Un code du travail par établissement, c’est non08/06/20162016Journal/medias/journalarticle/images/2016/06/p3-dessin001.jpg.420x236_q85_box-0%2C160%2C499%2C440_crop_detail.jpg

loi travail

Un code du travail par établissement, c’est non

Depuis son adoption sans vote le 12 mai, par le biais de la procédure du 49.3, le projet de loi El Khomri, dit loi travail, a été transmis au Sénat. Le gouvernement avait accepté d’en gommer certains des aspects les plus choquants, par l’intégration de plus de 500 amendements. Mais son principe réactionnaire est maintenu et revendiqué comme tel, tant par Valls que par Hollande.

Illustration - Un code du travail par établissement, c’est non

La droite, qui a la majorité au Sénat, a déjà annoncé qu’elle allait se faire un malin plaisir, non seulement de rétablir la version initiale du texte, mais d’y intégrer des articles encore plus propatronaux et antiouvriers, afin de plaire à son public. Au final, le texte reviendra à l’Assemblée nationale pour y être adopté, sauf surprise, au travers de la même procédure du 49.3, et avec ce que Hollande et le gouvernement auront décidé d’y mettre.

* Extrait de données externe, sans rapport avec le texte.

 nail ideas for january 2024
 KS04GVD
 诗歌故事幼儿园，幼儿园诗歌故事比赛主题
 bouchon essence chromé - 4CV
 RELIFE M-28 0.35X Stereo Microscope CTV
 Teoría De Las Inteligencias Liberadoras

Au-delà même des remises en cause de droits existants, l’aspect le plus rétrograde de cette loi est la mise sur pied d’un code du travail spécifique non seulement à chaque entreprise, mais même à chaque établissement, si petit soit-il. Le patronat, les employeurs vont tenter ainsi de généraliser ce qu’ils cherchent à introduire depuis longtemps : la concurrence permanente entre travailleurs, la guerre de tous contre tous, en essayant de détruire toute idée d’intérêts collectifs au sein du monde du travail.

En effet la loi travail prévoit deux niveaux de droits des salariés dans les domaines aussi larges que la durée, la répartition et l’aménagement des horaires, les rémunérations, les heures supplémentaires, les congés, les jours fériés, les temps de pause, le travail de nuit… À chaque fois, le texte procède ainsi : tout d’abord, sous la rubrique « ordre public », il indique les droits minimum que la loi garantira, mais seulement en principe. Car après « ordre public », suit le chapitre « champ de la négociation collective », qui permet de remettre en cause tout ou partie de ce que le chapitre précédent avait présenté comme les droits minimum dont disposeraient les salariés.

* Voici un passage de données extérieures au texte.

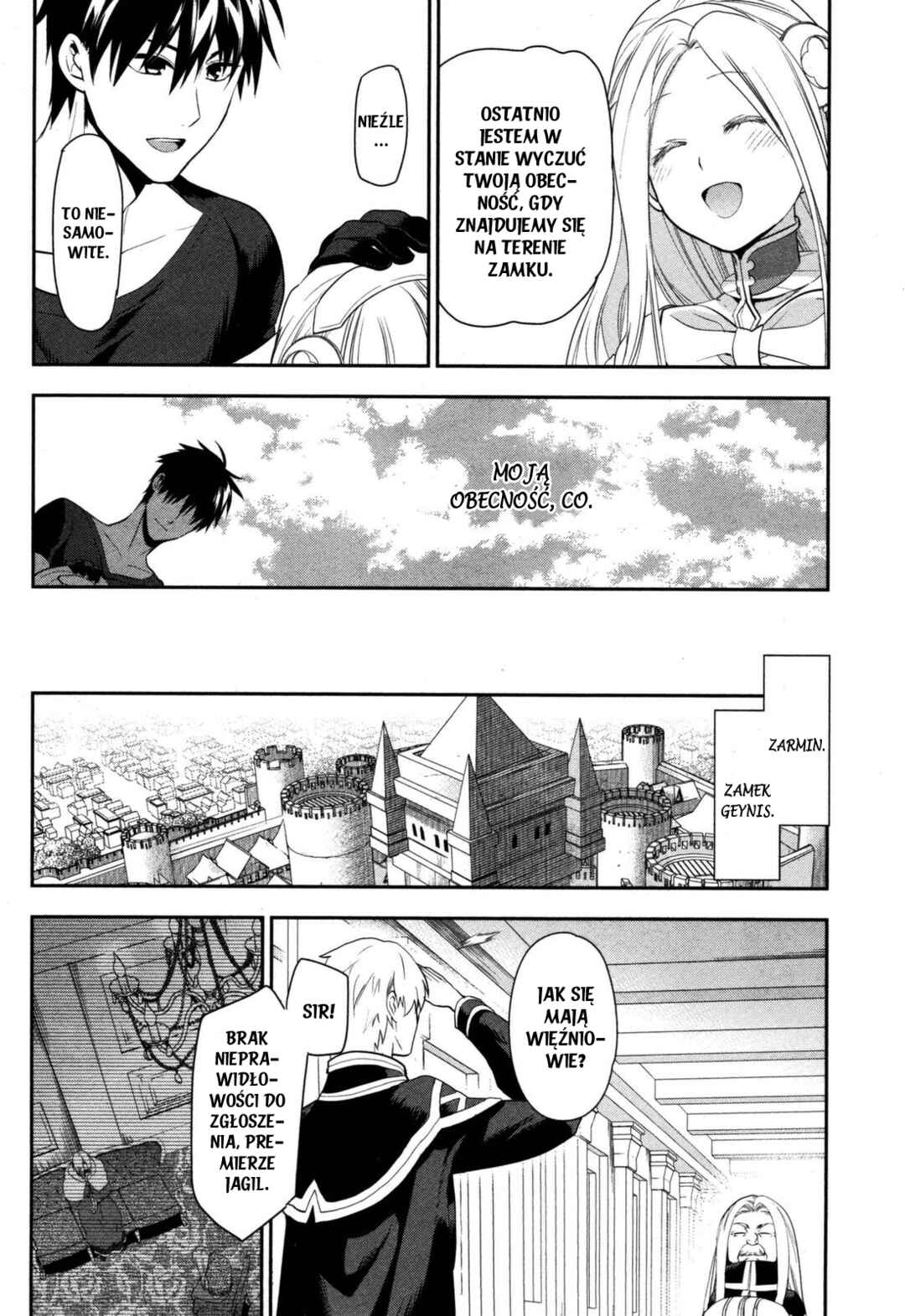 Rain Chapter 49 - Page 22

Ainsi, si dans « ordre public » le taux des majorations d’heures supplémentaires est fixé à 25 %, cette majoration peut se réduire à 10 % dans « champ de la négociation collective ». De même, les jours fériés sont garantis payés dans la partie « ordre public » de la loi. Mais, sauf le 1er Mai, ils peuvent être remis en cause en tout ou partie par la voie d’un accord dans un établissement quelconque, même appartenant à une grande entreprise.

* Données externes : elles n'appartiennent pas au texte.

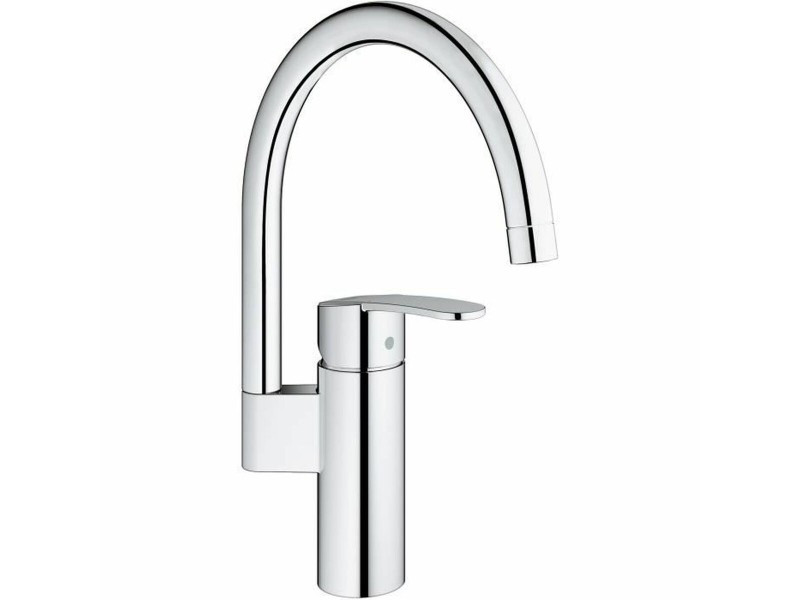 Kitchen Tap Grohe Wave Cosmopolitan - 32449001 C форма Метал NaN –  BB Кранове за мивка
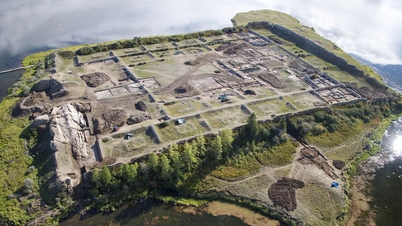 Mengungkap misteri benteng Por-Bazhyn di Siberia.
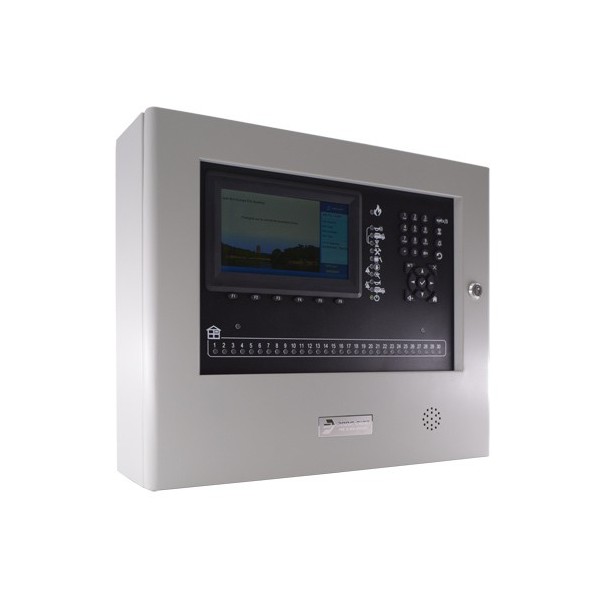 Acheter JADE BIRD DRACO 2 JADE BIRD. Centrale de détection incendie analogique à 2 boucles extensible jusqu’à 8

Voilà donc ce que la loi appelle, dans son titre, « refonder le droit du travail et donner plus de poids à la négociation collective ». Les accords d’entreprise ou d’établissement sont destinés à se substituer aux accords de branche, aux conventions collectives et à ce que la loi définit comme le minimum acceptable. Jusqu’à une période récente, en dehors du domaine limité des aménagements du temps de travail, la loi garantissait les mêmes droits minimum à tous les salariés. Avec le gouvernement Ayrault-Montebourg d’abord, puis avec Macron, les dérogations au Code du travail ont été élargies à d’autres domaines, au nom de la préservation de l’emploi. Avec la loi travail, on tend vers la généralisation de ce principe.

Bien sûr le patronat, et bien souvent le plus grand et le plus puissant, n’a pas attendu cette loi pour s’asseoir sur les droits prétendument garantis. Il reste que cette nouvelle loi représente un encouragement à renforcer l’attaque contre les travailleurs, leurs salaires, leurs congés, leurs conditions de travail… Lutter contre cette loi, c’est aussi contrer l’offensive des capitalistes et de leurs serviteurs politiques contre le monde du travail.